Interpretações Reducionistas da Força de Trabalho
Apesar da importância inegável destas categorias, inclusive para distinguir a contribuição específica de Marx na solução dos quiproquós da economia política clássica, a categoria força de trabalho foi objeto de interpretações que desvirtuam a sua natureza, na medida em que a complexidade do seu conteúdo é reduzida a uma simples medida do valor, mais próxima do trabalho abstrato do que do trabalho concreto. A força de trabalho é comumente considerada como:
- Uma simples categoria econômica, que expressa a dominação do capital sobre o trabalho, e não como um lugar de contradições entre o processo de valorização e os aspectos subjetivos do processo de trabalho.
- Simples força física, por conseguinte, como trabalho desqualificado, atividade manual ou trabalho simples.
Decorre desta última concepção que os progressos da automação (o sistema de maquinaria, nos termos de Marx), na medida em que eliminam ou reduzem drasticamente o trabalho imediato e direto, sejam acompanhados de prognósticos sobre o fim do trabalho ou mesmo sobre o fim da teoria do valor-trabalho.

__________

## Tarefa
Continue o texto sobre as leituras redutoras da força de trabalho, começando logo depois da última frase.

__________

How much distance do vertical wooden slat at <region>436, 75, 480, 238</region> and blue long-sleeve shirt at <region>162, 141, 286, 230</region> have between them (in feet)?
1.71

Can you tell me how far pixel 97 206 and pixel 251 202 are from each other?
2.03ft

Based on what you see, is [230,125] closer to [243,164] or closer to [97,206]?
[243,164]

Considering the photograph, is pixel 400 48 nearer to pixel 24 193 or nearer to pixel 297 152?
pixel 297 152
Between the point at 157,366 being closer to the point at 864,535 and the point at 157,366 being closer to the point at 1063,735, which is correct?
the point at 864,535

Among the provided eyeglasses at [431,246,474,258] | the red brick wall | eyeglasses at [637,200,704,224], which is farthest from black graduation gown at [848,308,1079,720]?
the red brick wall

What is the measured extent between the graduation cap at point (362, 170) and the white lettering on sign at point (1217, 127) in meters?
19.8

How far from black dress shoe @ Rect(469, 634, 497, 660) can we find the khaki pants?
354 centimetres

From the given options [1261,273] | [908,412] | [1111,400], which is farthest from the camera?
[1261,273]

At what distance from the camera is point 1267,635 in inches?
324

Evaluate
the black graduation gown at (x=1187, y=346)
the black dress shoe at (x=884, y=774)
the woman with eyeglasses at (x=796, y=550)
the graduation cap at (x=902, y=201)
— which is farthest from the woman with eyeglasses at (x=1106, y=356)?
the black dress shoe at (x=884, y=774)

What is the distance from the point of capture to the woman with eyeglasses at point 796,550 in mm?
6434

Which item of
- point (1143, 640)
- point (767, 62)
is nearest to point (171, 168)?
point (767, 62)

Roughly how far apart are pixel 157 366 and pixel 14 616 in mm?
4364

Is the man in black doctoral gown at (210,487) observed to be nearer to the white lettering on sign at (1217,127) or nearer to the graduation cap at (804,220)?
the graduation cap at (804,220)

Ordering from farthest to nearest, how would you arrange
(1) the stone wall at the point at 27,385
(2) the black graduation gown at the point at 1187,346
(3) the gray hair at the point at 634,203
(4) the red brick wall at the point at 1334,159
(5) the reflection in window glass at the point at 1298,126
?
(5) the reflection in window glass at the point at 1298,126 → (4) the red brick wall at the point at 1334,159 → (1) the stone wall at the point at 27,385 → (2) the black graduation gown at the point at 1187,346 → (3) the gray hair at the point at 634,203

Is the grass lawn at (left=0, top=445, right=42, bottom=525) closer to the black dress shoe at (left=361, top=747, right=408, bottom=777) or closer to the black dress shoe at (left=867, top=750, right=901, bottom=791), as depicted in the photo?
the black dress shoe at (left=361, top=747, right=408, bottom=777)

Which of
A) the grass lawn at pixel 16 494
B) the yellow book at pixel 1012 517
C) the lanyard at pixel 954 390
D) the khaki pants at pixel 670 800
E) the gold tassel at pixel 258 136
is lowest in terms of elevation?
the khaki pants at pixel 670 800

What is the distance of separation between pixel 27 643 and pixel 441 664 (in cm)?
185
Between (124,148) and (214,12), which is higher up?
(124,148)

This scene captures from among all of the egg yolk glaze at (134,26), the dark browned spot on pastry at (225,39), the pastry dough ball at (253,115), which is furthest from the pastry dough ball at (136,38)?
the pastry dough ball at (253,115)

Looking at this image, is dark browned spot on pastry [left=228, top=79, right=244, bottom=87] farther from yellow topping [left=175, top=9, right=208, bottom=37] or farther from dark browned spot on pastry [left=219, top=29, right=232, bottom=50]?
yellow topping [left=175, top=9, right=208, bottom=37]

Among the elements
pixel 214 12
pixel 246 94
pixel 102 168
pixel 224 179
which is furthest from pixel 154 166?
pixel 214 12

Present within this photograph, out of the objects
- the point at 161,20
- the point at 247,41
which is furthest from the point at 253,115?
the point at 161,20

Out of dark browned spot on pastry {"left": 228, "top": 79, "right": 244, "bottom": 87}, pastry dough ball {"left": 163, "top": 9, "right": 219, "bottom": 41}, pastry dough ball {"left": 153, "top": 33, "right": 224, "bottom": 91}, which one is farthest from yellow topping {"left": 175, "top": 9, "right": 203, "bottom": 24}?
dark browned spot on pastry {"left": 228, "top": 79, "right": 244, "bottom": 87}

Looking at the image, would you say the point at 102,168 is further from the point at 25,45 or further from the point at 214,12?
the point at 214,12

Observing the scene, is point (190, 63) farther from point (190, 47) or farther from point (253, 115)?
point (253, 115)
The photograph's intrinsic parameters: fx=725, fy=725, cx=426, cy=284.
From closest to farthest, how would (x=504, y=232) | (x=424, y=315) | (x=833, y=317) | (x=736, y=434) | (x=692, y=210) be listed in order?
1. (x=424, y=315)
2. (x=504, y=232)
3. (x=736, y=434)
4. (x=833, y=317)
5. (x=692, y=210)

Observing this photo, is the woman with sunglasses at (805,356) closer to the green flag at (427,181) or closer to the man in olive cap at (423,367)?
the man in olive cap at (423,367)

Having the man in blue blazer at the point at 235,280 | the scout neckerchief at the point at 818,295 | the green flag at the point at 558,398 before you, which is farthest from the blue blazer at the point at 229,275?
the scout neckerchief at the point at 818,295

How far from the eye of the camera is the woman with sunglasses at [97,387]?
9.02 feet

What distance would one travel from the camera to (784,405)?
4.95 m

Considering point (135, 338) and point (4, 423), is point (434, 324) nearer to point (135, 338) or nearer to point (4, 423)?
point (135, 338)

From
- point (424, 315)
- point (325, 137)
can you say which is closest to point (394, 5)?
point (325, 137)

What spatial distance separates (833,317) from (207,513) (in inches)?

__________

## Resultado
Críticas Pós-Althusser e a Incompreensão Marxiana
A incompreensão em torno da solução marxiana das contradições da economia política clássica, em especial no que diz respeito à categoria força de trabalho e à relação entre valor de uso e valor, deixa o caminho livre para imputações de concepções reducionistas da natureza do trabalho. Chega-se a apresentar Marx como:
- Um continuador de Smith e Ricardo, na busca de uma medida objetiva do valor e das trocas econômicas (F. Vatin. Économie et Physique).
- Alguém que estaria aquém de Aristóteles, afinal de contas correto ao afirmar a incomensurabilidade entre duas coisas qualitativamente diferentes (C. Castoriadis. De Aristóteles à Marx et rétour).
- Um pensador que superestima o valor dos conceitos em detrimento das realidades mutáveis das situações de trabalho (Y. Schwartz. Expérience et connaissance du travail).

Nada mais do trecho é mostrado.